• _PROBLEM DETAILS_:
Continue the text about the Montreal Shamrocks hockey club from where it stops.

The Shamrocks were founded on December 15, 1886, at a meeting of the Shamrock Lacrosse Club to organize an ice hockey club. The Shamrock Lacrosse Club of Montreal predated the hockey team by twenty years, founded in 1867 by J. B. L. Flynn. Both teams were under the umbrella name of the Shamrock Amateur Athletic Association of Montreal. The Shamrocks started off playing exhibition games, but their standard of play increased leading to the club playing in two Amateur Hockey Association of Canada (AHAC) challenges, in 1891 and 1892 respectively. After these challenges the club went into dormancy, but in 1895 the SAAA purchased the Montreal Crystals' hockey club and merged them into the Shamrocks, reviving the team in the process. The newly revived Montreal Shamrocks hockey club then replaced the Crystals midway through the AHAC's 1895 season. After this, the club began actively competing in season based play.

The club rose to be the pre-eminent senior amateur hockey club in North America by the turn of the twentieth century, winning the Stanley Cup in 1899 and 1900 before losing a Stanley Cup challenge in 1901. Following the retirement of its stars, including Hall of Famers Harry Trihey and Arthur Farrell, the Shamrocks faded from prominence and never again had a winning season. They were eventually done in as a professional entity around 1910 by the growth of professionalisation in hockey. Despite playing one season in the National Hockey Association (the forerunner to the National Hockey League), they had trouble competing financially with other clubs, and with the myriad splits and feuding in elite-level hockey (which lead to the formation, disbandment, and formation of new leagues), the Shamrocks ceased being a professional club and became dormant.

• _INFORMATION_:
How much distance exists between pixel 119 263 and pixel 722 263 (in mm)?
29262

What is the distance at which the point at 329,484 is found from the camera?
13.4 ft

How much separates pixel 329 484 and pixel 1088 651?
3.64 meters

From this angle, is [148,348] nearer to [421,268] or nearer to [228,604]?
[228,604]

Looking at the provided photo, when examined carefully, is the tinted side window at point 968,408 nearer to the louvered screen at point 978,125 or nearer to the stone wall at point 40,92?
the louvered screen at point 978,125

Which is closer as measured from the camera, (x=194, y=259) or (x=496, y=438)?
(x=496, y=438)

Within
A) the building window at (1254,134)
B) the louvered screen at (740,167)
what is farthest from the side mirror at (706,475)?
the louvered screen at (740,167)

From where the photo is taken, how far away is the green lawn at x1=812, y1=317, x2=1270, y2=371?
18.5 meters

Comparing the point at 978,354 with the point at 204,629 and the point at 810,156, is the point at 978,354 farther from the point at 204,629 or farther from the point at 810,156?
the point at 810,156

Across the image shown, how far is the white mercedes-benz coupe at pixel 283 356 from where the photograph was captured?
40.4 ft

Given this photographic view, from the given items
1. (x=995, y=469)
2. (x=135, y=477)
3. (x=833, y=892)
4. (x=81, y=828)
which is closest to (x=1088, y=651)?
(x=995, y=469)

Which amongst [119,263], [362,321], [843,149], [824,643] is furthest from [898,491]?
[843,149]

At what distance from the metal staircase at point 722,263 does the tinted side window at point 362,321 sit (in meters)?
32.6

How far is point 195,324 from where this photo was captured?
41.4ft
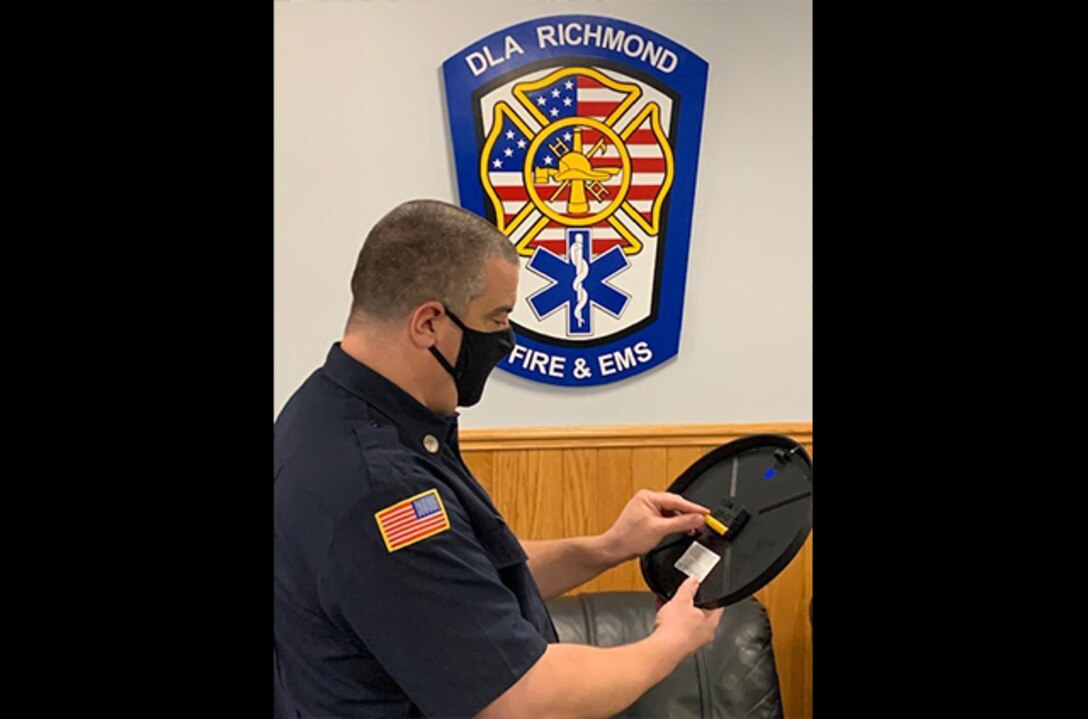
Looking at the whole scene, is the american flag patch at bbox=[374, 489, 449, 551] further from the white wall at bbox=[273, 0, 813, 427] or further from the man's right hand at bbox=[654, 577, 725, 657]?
A: the white wall at bbox=[273, 0, 813, 427]

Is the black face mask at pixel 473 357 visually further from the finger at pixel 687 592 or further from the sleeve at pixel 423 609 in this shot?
the finger at pixel 687 592

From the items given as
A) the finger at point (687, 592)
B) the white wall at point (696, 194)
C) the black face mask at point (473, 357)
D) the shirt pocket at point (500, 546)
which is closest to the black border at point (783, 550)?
Answer: the finger at point (687, 592)

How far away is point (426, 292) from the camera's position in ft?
3.92

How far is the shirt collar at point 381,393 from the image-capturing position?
1136 millimetres

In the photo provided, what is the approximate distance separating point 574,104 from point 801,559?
1.16 metres

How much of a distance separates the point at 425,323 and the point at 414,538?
0.98 ft

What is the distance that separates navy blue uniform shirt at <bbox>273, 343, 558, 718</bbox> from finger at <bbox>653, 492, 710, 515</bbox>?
45 centimetres

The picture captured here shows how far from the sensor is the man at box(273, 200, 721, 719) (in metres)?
1.02

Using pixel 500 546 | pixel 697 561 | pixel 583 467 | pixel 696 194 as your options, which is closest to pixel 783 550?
pixel 697 561

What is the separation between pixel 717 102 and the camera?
210cm

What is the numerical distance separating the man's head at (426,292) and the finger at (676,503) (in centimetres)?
45

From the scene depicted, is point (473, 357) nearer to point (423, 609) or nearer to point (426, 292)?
point (426, 292)
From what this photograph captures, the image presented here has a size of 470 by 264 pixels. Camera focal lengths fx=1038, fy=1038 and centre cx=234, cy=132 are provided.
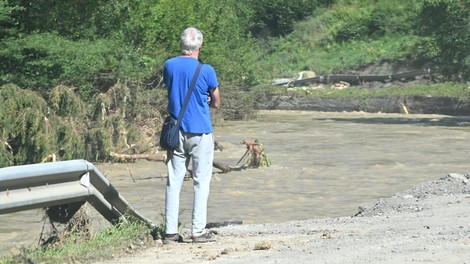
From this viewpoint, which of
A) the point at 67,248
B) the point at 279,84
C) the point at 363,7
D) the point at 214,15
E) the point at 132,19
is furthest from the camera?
the point at 363,7

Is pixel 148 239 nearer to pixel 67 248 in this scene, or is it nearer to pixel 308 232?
pixel 67 248

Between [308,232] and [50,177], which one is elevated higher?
[50,177]

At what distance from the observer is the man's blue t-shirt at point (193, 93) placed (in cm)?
923

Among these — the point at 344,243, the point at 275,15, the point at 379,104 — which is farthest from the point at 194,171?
the point at 275,15

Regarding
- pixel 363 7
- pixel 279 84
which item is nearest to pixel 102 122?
pixel 279 84

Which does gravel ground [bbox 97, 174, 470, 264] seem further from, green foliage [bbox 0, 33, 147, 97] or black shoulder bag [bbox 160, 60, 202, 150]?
green foliage [bbox 0, 33, 147, 97]

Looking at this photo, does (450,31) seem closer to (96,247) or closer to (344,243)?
(344,243)

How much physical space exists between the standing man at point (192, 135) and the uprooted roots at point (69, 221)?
0.72 meters

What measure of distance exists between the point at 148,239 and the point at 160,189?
456 inches

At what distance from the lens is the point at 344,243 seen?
8.42m

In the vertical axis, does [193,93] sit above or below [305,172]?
above

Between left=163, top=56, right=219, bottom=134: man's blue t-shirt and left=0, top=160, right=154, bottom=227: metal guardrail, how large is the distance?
0.91 metres

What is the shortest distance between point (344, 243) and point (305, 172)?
15486 millimetres

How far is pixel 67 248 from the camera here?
329 inches
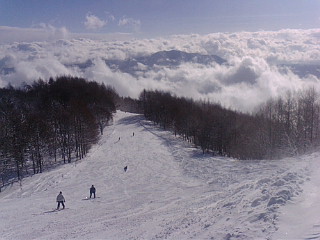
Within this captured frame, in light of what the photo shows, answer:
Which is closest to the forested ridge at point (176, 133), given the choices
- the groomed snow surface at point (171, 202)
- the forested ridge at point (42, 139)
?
the forested ridge at point (42, 139)

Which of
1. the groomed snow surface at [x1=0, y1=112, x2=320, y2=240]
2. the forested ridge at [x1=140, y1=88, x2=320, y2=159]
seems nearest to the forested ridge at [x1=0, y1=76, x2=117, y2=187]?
the groomed snow surface at [x1=0, y1=112, x2=320, y2=240]

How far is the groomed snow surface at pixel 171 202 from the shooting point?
690 inches

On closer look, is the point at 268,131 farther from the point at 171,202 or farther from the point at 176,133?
the point at 171,202

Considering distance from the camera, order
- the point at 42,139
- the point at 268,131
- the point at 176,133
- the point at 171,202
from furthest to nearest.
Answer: the point at 176,133 → the point at 268,131 → the point at 42,139 → the point at 171,202

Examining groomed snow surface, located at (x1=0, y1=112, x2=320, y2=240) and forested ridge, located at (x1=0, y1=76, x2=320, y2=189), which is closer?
groomed snow surface, located at (x1=0, y1=112, x2=320, y2=240)

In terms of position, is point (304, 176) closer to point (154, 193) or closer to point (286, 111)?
point (154, 193)

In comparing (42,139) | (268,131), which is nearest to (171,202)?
(42,139)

• _RESULT OF THIS TASK_:
In 1911–12, the club was reactivated and returned to their amateur roots by joining the Interprovincial Amateur Hockey Union. In 1912–13, they joined the Montreal City Hockey League. They played in that league until 1924 when the Shamrocks finally folded.

==Junior teams==
Outside of the popular senior team, the Montreal Shamrocks had two lower tier teams. First was an intermediate team that played from 1896 through 1912. From 1896 to 1898 they played in the Intermediate Amateur Hockey Association of Canada (IAHAC). Then, from 1899 to 1912, they played in the Intermediate Canadian Amateur Hockey league (ICAHL).

There was also a junior team that played from 1902 through 1916. In 1902 they played in the Junior Montreal Hockey League. In 1903 they played in the Independent Junior League. From 1904 to 1908, they played in the Junior Amateur Hockey Association of Canada (JAHAC). The team became dormant in 1909 but returned in 1915. They would fold after the 1916 season.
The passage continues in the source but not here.